I was not really sure what to do with this, but I thought I understood that I was to pay $31.50 at any bank I chose (I'm sure of this part, because I asked the clarifying questions) to get out of the system, and I thought I understood that I was to hand the bank my carbon copy SECRET PASSWORD.
After 3 banks, I gave up, went home, had a beer, and forgot about it for the weekend. In retrospect, I'm not sure what I was thinking -- like I'd be able to slide my SECRET PASSWORD under the glass with a wink, pay the fee, and all would be forgiven. As it was the carbon copy SECRET PASSWORD travelled all over Otavalo by bike in my "wallet" (duct tape card holder with rubber band), and it was now beat up and sitting on the dresser, where it would stay for the weekend.
By Tuesday, I'd try again, and I'd understand the missing step with a familiar shunsho feeling (a Kichwa word for stupid). I'd gone in, waited for the number, gone to the correct office, restated the issue, and the very nice, patient lady -- this time with gestures -- directed me across the hall to the Ventanilla Unica Empresarial (VUE), which translates literally and somewhat mysteriously to "Window Only Business" or maybe "Stop Shop for Business."
But I could not just stroll casually across the hall. First, I would need to go get another number...
And here, at last, I was to present my carbon copy SECRET PASSWORD (which required yet another submission of color copies of my visa and passport to obtain) in order to make a DECLARATION. (What I was declaring was yet a mystery.)
Unfortunately, due to it's travels and long life outside of the world of the SRI, she could not make out one of the digits on the carbon copy SECRET PASSWORD. Fortunately, this lady was nice and patient, and after many tries, reissued my password, and put my declaration in the computer.

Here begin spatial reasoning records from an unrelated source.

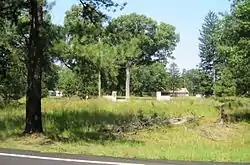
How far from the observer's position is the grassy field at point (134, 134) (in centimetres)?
1335

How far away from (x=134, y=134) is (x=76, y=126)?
9.57 feet

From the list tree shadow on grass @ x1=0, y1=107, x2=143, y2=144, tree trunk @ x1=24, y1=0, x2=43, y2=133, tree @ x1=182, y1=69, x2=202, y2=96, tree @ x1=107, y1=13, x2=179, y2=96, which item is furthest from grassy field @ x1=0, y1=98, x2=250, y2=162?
tree @ x1=182, y1=69, x2=202, y2=96

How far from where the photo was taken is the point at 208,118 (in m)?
29.2

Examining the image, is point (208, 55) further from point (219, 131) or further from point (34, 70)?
point (34, 70)

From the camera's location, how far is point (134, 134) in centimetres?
2142

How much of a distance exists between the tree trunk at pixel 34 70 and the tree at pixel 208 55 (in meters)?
92.2

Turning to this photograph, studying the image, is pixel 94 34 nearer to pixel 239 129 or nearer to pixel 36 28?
pixel 36 28

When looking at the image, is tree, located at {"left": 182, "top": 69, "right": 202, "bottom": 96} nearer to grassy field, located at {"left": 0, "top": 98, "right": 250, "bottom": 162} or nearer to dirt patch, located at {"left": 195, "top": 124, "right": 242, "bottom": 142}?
grassy field, located at {"left": 0, "top": 98, "right": 250, "bottom": 162}

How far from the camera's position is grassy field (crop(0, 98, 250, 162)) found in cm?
1335

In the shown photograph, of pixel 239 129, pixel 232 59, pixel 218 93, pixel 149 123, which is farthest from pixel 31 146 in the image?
pixel 218 93

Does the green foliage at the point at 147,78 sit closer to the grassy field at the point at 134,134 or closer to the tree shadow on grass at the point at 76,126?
the grassy field at the point at 134,134

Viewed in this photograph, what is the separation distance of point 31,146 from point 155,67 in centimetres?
9470

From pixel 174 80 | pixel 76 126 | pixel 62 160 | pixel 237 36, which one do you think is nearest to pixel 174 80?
pixel 174 80

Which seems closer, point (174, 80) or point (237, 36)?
point (237, 36)
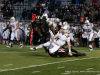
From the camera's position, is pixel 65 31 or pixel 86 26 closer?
pixel 65 31

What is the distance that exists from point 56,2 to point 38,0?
2.18m

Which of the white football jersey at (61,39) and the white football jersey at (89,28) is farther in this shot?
the white football jersey at (89,28)

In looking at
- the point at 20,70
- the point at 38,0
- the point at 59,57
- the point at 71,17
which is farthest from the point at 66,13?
the point at 20,70

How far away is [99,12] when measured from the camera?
75.4 feet

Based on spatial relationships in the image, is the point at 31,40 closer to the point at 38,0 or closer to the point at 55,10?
the point at 55,10

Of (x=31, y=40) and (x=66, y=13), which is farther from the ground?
(x=66, y=13)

Now I was free to go to the bank of my choice to pay the multa! And I now know that the multa of $31.50 was levied because I did not declare anything on my RUC for the month of March, mostly because there was nothing to declare. This brings us back to the beginning, where I was told that was it, I'd be cancelled, and I did not have to come back with the factura. ("So, you mean I don't have to come back here with the factura?" Which was fishy, if you recall.)

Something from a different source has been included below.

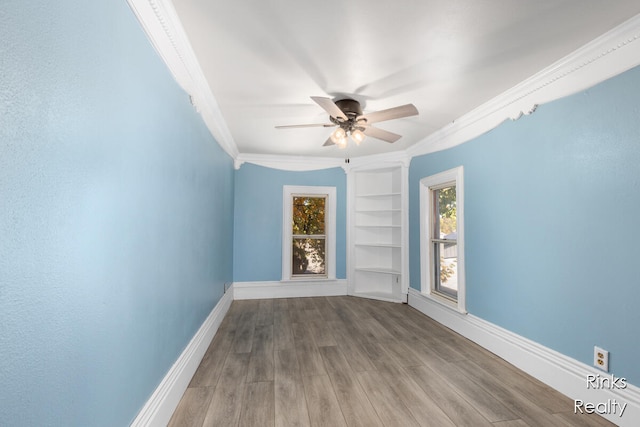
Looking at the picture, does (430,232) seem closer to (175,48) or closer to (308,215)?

After more consultations with William however, and the amazing insights of my beautiful wife, we realized the problem: I'd been using the word cancelar, which does indeed mean cancel in Spanish, but more commonly here it means "to pay," as in "to cancel your check" or "cancel your debt."
Ah-ha!
I did go to the bank and pay, and I did have the sense to save my factura. So now, with factura in hand -- proof I'd paid the multa -- I went back to the SRI office with total confidence. I got my number, waited, and went up to the woman in the vest-suit at the row of desks separated by plexi-glass. There, just to be sure, I used the words "close," "exit," "leave," "extinguish," and "stop." Apparently she caught my drift, and after signing a few forms, which of course had to be stamped a couple of times, I received the official notice that I was free of the system.
As ever, communication is context. Vivimos, for example, means both "we live" and "we lived," depending on how it's used. Bomba is bomb or gas station. Mandarina is either a small orange or a henpecked husband. Of course the meanings are completely different. Add to this a second language and the complications multiply.
"You have to think in Spanish -- you can't translate," says Juan, our Spanish teacher. Easier said than done, but I get the point: a lot of things just don't translate, especially word-for-word. Robert Frost famously said that "poetry is what's lost in translation," and if that's true, then I have to chalk this whole experience up as poetic.